I arrived there in the fall of 1988. When I got there, the very first day, the GM they hired for me to work for resigned.  He said he could not work there.  Then they hired a new GM within a few weeks who arrived in December.  By February they had fired that GM and made me GM.  So I went from Intern to GM in one year.  Crazy times!

FWiL:

You came to the club in late 1988, a few months after Baseball America called the Gil Granger’s Virginia Generals the “worst” and “wackiest” club in America.  Jay Acton and Eric Margenau had bought the club and renamed it, but you still inherited the Generals’ reputation.  Can you share a few stories you heard about the Generals and the general condition you found the team in when you arrived in Virginia?

Tull:

I arrived in Hampton in October of 1988 to find a ball park that was in terrible shape.  The bleachers were broken, the little concession stands were trashed and it looked like no one had played baseball there for a very long time.  We were the new Peninsula Pilots who were going to play as an independent team that first year in 1989 under our field manager Jim Thrift.  We had a lot of work ahead of us ranging from rebuilding the bullpens, fixing up the concession stands and restrooms and making the park presentable.

FWiL:

Talk a little bit about your experiences during that first summer of 1989.

Tull:

Our manager Jim Thrift put together a hodge podge group of baseball players ranging from New York Mets and Yankees prospects to independent players.  We had some former Durham Bulls and Kinston Indians including Tim Kirk who I believe had a cameo in Bull Durham as a pitcher.

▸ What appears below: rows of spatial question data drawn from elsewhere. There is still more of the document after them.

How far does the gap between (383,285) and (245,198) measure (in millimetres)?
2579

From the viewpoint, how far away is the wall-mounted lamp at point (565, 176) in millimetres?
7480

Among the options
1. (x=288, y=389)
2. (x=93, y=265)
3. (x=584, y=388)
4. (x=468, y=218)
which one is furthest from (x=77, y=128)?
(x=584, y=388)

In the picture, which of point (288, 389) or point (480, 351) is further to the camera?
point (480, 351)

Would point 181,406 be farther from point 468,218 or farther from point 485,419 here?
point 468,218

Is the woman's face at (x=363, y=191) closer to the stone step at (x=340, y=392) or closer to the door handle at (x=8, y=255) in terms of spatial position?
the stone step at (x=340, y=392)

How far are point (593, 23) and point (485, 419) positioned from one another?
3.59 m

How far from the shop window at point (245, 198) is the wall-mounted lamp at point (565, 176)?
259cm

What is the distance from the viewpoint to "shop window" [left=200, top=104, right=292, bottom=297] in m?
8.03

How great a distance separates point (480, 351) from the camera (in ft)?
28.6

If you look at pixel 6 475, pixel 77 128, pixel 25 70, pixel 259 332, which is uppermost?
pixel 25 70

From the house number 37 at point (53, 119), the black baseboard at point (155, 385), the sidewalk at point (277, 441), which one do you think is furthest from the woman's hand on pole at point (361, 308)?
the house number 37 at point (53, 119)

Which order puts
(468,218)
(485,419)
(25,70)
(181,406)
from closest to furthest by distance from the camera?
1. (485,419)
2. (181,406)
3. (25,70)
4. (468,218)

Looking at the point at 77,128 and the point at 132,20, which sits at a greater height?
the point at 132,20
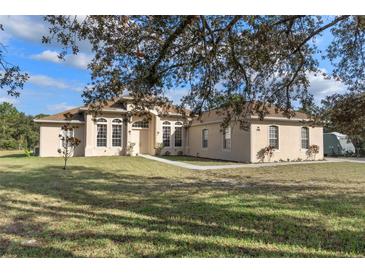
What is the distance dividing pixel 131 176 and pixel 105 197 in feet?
14.3

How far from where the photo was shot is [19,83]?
17.6ft

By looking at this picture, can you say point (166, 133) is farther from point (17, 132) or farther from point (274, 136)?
point (17, 132)

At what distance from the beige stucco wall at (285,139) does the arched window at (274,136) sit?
0.22 meters

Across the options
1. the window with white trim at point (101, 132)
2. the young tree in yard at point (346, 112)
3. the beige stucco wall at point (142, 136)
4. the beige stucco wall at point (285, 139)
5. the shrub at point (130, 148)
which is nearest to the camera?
the young tree in yard at point (346, 112)

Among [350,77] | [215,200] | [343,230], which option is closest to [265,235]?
[343,230]

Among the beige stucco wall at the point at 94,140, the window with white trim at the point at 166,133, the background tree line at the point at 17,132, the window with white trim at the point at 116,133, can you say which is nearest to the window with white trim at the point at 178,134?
the window with white trim at the point at 166,133

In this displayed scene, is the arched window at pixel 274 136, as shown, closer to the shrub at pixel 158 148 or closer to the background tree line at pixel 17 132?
the shrub at pixel 158 148

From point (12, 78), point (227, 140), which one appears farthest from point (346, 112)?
point (227, 140)

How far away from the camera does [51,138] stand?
2206cm

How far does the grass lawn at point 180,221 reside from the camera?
3750mm

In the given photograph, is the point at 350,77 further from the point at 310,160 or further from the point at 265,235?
the point at 310,160

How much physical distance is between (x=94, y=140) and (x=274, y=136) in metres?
13.6

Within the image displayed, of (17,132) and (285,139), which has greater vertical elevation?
(17,132)
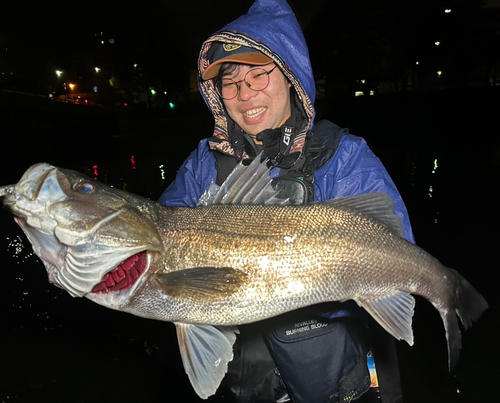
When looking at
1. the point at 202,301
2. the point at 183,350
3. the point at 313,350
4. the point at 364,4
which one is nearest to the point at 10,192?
the point at 202,301

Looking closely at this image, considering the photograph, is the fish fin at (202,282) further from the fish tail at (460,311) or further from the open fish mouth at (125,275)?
the fish tail at (460,311)

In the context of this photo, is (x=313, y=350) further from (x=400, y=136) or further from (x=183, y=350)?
(x=400, y=136)

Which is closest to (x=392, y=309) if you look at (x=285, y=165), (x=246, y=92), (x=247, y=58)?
(x=285, y=165)

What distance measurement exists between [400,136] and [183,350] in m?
25.8

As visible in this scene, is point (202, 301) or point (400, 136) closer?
point (202, 301)

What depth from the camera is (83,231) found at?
1776 mm

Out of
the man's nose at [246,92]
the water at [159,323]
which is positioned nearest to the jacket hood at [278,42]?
the man's nose at [246,92]

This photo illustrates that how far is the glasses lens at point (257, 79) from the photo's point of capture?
106 inches

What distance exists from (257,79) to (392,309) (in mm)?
1826

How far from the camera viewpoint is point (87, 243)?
178cm

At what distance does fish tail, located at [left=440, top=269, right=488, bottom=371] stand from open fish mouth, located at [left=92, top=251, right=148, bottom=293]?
5.84 feet

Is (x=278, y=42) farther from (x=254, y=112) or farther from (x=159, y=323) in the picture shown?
(x=159, y=323)

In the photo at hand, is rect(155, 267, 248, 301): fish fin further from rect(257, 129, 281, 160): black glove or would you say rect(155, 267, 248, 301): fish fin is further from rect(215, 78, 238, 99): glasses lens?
rect(215, 78, 238, 99): glasses lens

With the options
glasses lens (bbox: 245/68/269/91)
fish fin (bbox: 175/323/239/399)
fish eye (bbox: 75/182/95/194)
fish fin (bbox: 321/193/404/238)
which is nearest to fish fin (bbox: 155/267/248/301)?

In 1989 we were supposed to have the Famous San Diego Chicken perform at the game.  His picture was on the pocket schedules and everything.  Things were so bad that the owners backed out and did not want to pay the Famous Chicken‘s fee.  So I had to cancel him.  Instead I brought in Doodles the Chick-Fil-A chicken. Some of the fans were upset.

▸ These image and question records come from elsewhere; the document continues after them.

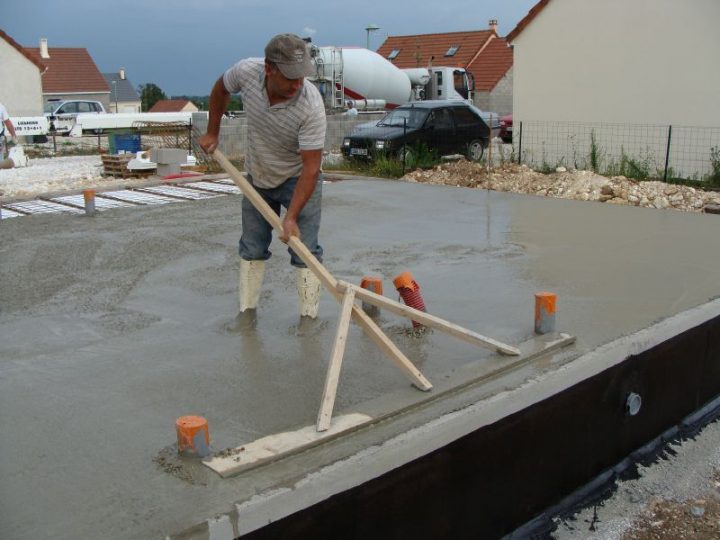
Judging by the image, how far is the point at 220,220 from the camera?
7.43 meters

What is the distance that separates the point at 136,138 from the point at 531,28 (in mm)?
8184

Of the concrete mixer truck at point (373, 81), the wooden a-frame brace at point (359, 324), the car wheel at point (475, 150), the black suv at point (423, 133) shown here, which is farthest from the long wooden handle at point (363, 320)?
the concrete mixer truck at point (373, 81)

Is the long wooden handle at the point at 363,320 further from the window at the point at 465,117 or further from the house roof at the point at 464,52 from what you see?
the house roof at the point at 464,52

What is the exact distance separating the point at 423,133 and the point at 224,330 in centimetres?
1120

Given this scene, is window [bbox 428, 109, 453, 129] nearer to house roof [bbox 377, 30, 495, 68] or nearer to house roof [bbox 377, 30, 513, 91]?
house roof [bbox 377, 30, 513, 91]

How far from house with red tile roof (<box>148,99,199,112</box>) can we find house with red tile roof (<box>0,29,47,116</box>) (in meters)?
22.4

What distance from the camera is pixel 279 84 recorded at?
3.57 m

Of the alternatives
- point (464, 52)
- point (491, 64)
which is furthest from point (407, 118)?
point (464, 52)

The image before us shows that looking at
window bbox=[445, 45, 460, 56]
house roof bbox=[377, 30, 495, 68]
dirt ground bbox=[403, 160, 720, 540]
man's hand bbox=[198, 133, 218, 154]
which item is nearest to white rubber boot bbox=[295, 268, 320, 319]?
man's hand bbox=[198, 133, 218, 154]

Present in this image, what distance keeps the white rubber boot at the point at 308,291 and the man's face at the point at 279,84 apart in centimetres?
95

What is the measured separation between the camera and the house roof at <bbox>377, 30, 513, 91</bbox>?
3669 centimetres

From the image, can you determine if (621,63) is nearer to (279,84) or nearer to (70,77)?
(279,84)

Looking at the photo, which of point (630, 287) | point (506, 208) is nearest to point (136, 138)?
point (506, 208)

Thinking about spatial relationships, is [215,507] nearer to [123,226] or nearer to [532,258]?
[532,258]
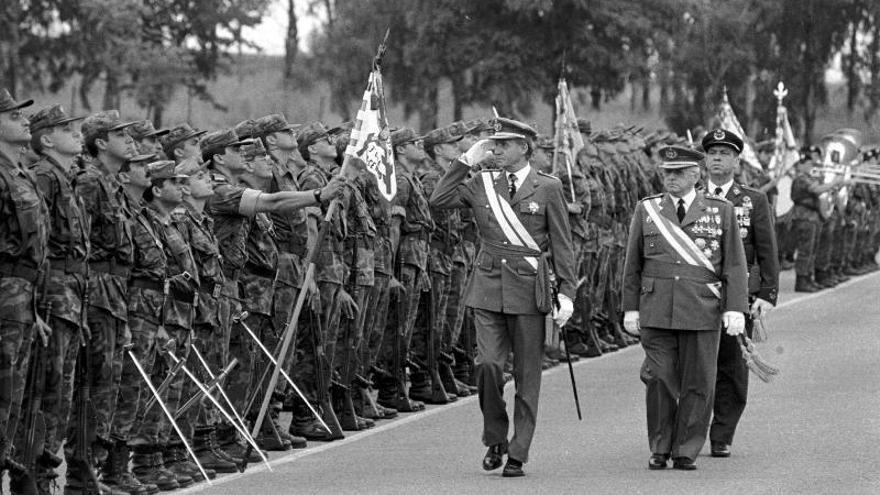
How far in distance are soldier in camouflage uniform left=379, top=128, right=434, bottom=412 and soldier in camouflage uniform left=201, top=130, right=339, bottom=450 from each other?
2.76m

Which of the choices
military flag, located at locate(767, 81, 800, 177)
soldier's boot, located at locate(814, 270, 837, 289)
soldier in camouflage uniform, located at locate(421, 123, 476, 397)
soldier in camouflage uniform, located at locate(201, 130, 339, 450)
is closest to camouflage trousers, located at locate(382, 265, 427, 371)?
soldier in camouflage uniform, located at locate(421, 123, 476, 397)

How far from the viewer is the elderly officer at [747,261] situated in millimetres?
13312

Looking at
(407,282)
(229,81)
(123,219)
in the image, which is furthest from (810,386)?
(229,81)

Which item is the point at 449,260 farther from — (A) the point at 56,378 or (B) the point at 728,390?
(A) the point at 56,378

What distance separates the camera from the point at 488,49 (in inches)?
1909

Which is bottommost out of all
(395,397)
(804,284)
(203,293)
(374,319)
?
(804,284)

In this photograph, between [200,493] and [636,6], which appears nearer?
[200,493]

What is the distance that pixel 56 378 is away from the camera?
11.0m

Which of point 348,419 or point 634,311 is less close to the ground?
point 634,311

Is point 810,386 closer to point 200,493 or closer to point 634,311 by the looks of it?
point 634,311

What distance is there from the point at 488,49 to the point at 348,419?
34.1 m

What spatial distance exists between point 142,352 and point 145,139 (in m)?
1.75

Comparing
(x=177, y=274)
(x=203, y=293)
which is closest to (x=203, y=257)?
(x=203, y=293)

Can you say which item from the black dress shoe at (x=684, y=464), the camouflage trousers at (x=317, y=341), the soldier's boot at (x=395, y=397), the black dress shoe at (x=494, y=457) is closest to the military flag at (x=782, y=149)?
the soldier's boot at (x=395, y=397)
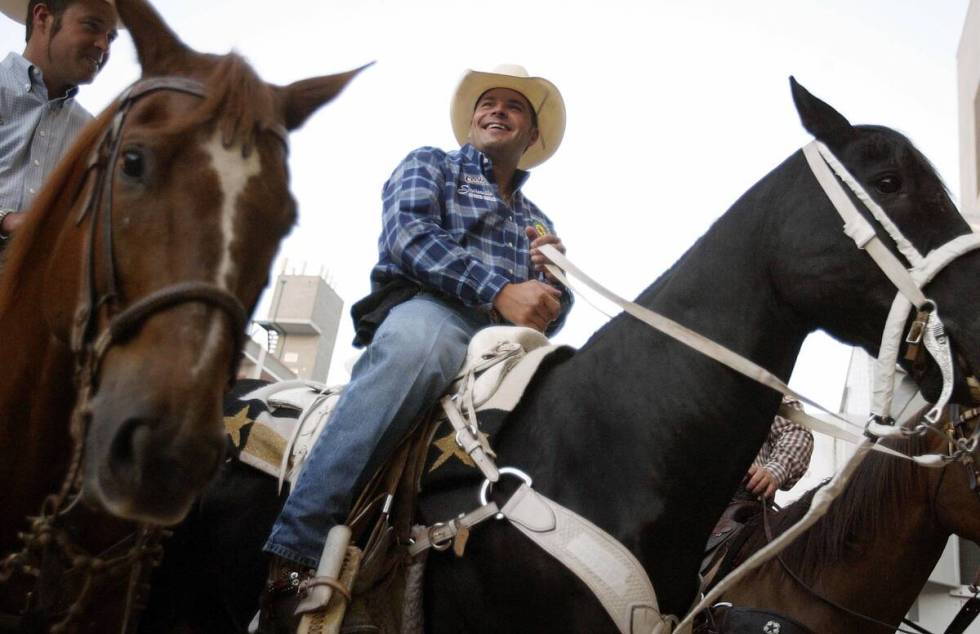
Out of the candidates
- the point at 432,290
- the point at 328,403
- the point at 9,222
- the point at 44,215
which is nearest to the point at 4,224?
the point at 9,222

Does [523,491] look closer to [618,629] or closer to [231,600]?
[618,629]

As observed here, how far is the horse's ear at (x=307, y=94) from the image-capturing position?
2.77 meters

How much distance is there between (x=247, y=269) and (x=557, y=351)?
172 cm

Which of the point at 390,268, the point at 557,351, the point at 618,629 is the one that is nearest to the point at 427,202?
the point at 390,268

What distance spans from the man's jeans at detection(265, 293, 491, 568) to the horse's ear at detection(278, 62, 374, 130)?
103cm

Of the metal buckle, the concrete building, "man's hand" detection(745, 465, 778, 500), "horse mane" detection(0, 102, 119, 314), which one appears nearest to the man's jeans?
the metal buckle

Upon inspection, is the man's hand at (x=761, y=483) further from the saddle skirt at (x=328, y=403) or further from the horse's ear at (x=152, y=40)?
the horse's ear at (x=152, y=40)

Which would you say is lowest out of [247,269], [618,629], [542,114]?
[618,629]

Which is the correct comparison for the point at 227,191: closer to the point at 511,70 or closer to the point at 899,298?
the point at 899,298

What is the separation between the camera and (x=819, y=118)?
3396mm

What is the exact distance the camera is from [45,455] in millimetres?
2412

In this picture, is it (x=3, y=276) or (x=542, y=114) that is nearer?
(x=3, y=276)

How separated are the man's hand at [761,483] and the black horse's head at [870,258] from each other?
2931 mm

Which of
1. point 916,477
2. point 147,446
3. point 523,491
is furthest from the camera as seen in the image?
point 916,477
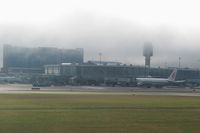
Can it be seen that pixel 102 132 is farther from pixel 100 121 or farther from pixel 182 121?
pixel 182 121

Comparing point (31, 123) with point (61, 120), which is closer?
point (31, 123)

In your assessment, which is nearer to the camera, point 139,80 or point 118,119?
point 118,119

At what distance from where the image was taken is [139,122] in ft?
120

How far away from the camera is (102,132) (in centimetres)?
3025

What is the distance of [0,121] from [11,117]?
10.8ft

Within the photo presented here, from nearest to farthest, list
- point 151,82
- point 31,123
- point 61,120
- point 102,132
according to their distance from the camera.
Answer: point 102,132, point 31,123, point 61,120, point 151,82

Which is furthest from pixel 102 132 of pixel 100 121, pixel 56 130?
pixel 100 121

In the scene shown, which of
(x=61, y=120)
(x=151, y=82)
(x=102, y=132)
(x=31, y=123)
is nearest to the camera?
(x=102, y=132)

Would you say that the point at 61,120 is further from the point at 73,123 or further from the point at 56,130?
the point at 56,130

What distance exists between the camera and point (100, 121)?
36.7 m

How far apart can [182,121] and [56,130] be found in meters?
13.6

Dale Long worked for Major League baseball and would travel the minor league parks and submit reports on the field conditions and the lighting. I remember thinking there is no way this stadium will pass any standards tests. We always did.

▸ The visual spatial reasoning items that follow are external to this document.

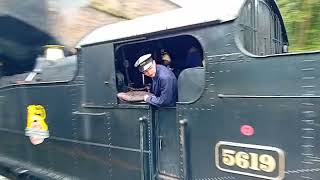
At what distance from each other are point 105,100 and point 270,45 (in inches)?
78.7

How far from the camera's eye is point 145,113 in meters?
4.21

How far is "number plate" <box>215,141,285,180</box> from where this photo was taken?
3.13m

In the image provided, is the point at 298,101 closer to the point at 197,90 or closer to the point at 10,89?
the point at 197,90


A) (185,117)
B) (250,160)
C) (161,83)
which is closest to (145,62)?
(161,83)

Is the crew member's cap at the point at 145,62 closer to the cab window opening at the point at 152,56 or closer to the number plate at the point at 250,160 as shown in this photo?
the cab window opening at the point at 152,56

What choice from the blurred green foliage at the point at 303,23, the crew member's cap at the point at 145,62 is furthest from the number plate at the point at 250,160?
the blurred green foliage at the point at 303,23

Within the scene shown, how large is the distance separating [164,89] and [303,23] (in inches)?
170

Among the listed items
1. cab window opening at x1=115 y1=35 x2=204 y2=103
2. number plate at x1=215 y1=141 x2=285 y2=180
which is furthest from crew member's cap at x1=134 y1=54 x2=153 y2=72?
number plate at x1=215 y1=141 x2=285 y2=180

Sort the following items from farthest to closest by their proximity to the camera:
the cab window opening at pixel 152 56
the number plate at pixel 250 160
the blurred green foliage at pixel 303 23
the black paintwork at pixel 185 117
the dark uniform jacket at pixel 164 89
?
the blurred green foliage at pixel 303 23 < the cab window opening at pixel 152 56 < the dark uniform jacket at pixel 164 89 < the number plate at pixel 250 160 < the black paintwork at pixel 185 117

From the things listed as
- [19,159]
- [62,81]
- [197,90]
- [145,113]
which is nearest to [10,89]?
[19,159]

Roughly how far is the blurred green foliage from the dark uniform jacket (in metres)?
4.08

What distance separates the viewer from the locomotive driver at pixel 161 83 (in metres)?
4.07

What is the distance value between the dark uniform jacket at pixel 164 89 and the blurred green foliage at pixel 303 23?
13.4ft

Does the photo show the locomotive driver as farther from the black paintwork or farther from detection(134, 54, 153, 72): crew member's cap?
the black paintwork
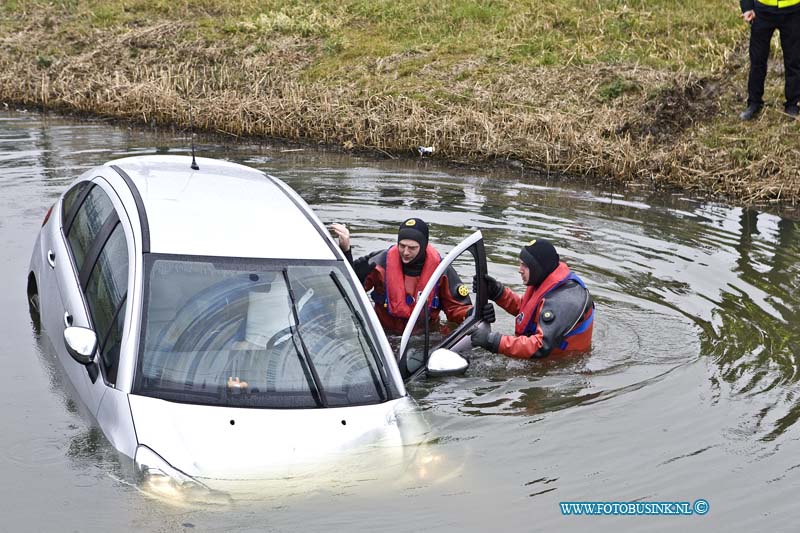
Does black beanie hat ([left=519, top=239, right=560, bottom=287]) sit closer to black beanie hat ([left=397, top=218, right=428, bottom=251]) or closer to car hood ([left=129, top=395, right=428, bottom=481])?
black beanie hat ([left=397, top=218, right=428, bottom=251])

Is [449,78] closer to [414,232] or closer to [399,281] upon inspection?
[399,281]

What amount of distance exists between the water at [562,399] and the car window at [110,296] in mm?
498

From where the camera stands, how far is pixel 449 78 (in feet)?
61.3

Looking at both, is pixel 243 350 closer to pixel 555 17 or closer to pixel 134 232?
pixel 134 232

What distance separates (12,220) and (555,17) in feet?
39.5

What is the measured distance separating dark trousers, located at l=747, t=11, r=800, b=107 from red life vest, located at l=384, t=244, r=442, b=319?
8.65m

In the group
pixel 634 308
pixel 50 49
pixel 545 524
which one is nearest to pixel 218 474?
pixel 545 524

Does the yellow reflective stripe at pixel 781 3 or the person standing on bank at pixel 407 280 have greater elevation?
the yellow reflective stripe at pixel 781 3

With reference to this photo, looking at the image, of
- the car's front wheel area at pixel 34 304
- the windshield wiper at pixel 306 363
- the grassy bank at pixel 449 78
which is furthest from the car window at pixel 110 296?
the grassy bank at pixel 449 78

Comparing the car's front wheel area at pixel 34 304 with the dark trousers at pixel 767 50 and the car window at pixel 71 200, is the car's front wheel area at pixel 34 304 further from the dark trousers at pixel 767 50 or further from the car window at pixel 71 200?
the dark trousers at pixel 767 50

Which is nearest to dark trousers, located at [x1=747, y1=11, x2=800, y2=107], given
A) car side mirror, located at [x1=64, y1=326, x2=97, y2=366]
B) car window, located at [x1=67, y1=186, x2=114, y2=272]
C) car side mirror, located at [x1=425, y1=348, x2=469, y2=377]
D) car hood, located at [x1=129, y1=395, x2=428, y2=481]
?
car side mirror, located at [x1=425, y1=348, x2=469, y2=377]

I remember calling games at 3pm in the afternoon because we had no tarp.  Then I would watch dozens of cars pull up at 6pm under sunny skies thinking there was a game. Not hundreds of cars but dozens, but still dozens was too many as you felt bad for the folks driving in thinking there was baseball.

I was 26 years old, managing a small ticket office, concessions, stadium operations, player development with Jim Thrift, the accounting, stadium ops etc. My right hand guy Tiny was great but it was a long hard summer. I think we had the worst record in baseball.  I remember constantly running to a Farm Fresh to purchase ice because we always ran out.

I stayed positive the entire time! Had to make good with what we had.

FWiL:

We’ve got to hear more about the Pilots P.A. announcer who sang “White Rabbit” in the voice of Haray Caray.

Tull:

That was Terry Armour, our beat writer from The Daily Press/Times Herald.  Terry filled in as PA announcer once in a while.  He was a character.  One of the funniest guys I knew .

Sometimes Terry would break out Harry Caray doing Take Me Out to the Ballgame for the crowd.  One night during the 7th inning stretch instead of Take Me Out to the Ballgame he started singing Jefferson Airplane’s White Rabbit over the PA instead.  Looking back it was funny.  At the time it was funny too.

Was it the right thing to do?  Probably not.  My ex-wife wife helped me out a lot too and also did some PA which was not that well received by the War Memorial Stadium crowd either.  Lessons learned by a young GM.

Terry was a very good friend of mine back then and we remained friends when he went back to Chicago and I went back to South Bend and then off to hockey for the next 12 years.  God rest his soul!  Terry died in 2007 at age 46.